Serum Concentrations of Aluminum in Hemodialysis Patients – Corrected Proof

In the past, the major sources of aluminum exposure were dialysate water, aluminum-containing phosphate binders, and antacids. These sources have largely been eliminated, at least in the United States. The National Kidney Foundation’s KDOQI (Kidney Disease Outcomes Quality Initiative) guidelines for the care of patients with end-stage renal disease include screening for aluminum toxicity with plasma aluminum concentrations at least yearly and quarterly in those receiving aluminum-containing medications (opinion).
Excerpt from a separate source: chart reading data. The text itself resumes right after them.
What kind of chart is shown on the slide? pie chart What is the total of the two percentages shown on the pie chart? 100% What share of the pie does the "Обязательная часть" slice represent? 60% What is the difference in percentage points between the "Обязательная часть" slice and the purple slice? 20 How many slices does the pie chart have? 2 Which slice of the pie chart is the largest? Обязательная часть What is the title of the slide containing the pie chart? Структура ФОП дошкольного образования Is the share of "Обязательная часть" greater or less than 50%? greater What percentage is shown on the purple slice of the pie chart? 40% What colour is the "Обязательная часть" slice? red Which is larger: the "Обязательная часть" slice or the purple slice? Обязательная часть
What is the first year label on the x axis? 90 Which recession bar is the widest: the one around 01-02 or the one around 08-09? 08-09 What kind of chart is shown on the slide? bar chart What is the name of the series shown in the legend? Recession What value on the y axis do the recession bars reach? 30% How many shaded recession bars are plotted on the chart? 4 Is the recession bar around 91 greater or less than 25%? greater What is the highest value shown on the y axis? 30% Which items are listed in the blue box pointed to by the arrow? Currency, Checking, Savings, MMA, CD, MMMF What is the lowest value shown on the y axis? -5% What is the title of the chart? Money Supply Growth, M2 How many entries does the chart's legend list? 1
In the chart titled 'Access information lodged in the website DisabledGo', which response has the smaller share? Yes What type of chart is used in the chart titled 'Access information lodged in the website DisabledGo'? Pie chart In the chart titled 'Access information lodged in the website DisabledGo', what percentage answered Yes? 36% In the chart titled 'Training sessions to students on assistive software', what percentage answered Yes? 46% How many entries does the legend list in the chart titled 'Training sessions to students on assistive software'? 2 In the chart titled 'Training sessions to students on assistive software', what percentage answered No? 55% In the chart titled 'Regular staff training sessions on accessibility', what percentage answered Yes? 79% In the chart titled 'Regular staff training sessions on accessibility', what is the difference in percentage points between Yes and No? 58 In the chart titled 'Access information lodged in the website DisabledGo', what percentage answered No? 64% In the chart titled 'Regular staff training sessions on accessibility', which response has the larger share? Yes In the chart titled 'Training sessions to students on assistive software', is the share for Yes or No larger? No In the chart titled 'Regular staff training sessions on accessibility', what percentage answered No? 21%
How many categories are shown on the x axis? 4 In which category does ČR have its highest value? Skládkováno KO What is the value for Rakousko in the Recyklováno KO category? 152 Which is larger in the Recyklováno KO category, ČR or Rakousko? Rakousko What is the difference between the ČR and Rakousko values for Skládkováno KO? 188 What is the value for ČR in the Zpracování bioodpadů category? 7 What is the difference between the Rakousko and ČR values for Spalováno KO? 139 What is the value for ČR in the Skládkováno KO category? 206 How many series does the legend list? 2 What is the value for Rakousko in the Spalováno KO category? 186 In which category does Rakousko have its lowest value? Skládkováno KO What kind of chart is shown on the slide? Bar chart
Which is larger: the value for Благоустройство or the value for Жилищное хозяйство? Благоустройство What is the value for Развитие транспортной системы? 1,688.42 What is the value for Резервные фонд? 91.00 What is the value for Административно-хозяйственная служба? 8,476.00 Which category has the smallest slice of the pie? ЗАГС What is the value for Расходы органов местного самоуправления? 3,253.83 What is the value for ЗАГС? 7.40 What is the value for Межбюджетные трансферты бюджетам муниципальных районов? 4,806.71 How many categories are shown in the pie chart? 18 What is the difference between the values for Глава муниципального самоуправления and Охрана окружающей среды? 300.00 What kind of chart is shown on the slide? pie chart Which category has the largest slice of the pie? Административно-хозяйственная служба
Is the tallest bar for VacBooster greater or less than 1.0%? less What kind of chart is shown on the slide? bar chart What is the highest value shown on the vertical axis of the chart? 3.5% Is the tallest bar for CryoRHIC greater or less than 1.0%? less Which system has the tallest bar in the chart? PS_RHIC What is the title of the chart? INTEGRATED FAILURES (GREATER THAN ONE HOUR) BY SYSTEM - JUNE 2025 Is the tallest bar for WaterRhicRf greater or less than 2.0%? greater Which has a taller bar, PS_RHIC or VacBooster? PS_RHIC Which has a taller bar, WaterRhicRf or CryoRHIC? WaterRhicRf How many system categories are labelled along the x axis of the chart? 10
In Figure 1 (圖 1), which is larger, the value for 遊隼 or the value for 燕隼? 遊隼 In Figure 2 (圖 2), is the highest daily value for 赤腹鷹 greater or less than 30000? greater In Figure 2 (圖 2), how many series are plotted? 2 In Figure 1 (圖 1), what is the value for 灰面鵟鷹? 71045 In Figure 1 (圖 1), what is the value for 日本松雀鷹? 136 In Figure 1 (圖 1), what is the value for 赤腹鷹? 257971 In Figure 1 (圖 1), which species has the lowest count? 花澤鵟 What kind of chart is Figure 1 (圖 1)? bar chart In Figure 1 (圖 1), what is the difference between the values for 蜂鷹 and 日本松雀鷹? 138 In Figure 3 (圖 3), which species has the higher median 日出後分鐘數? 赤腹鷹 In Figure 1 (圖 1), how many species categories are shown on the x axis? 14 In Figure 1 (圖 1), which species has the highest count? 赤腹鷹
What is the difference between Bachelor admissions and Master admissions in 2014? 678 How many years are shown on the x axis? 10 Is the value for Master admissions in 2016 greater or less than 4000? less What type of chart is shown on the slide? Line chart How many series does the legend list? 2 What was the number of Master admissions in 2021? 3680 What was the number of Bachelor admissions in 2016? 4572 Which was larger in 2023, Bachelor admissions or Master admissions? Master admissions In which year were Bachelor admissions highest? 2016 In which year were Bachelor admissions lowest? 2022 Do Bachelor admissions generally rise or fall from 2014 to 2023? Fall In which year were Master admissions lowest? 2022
KDIGO (Kidney Disease: Improving Global Outcomes) recommends avoiding long-term use of aluminum-containing phosphate binders and, in patients with chronic kidney disease stage 5, dialysate aluminum decontamination to prevent aluminum intoxication. Because the acceptable dose and duration of a “short course” of an aluminum-containing phosphate binder is not well defined and exposure to aluminum is cumulative, we have not prescribed medications known to contain aluminum at our center for the past 10 years. However, we continued to monitor aluminum concentrations in all hemodialysis patients quarterly because of concerns that exposure might continue from medications used without our knowledge, such as over-the-counter antacids and sucralfate (21% aluminum by weight), and from smaller amounts of aluminum found in other medications not typically considered dangerous to hemodialysis patients (). Recently, the incidence of abnormal aluminum concentrations in dialysis patients has been reported to be as low as 2.1%. This calls into question the value of screening aluminum measurements in a population no longer being treated with aluminum-containing medications.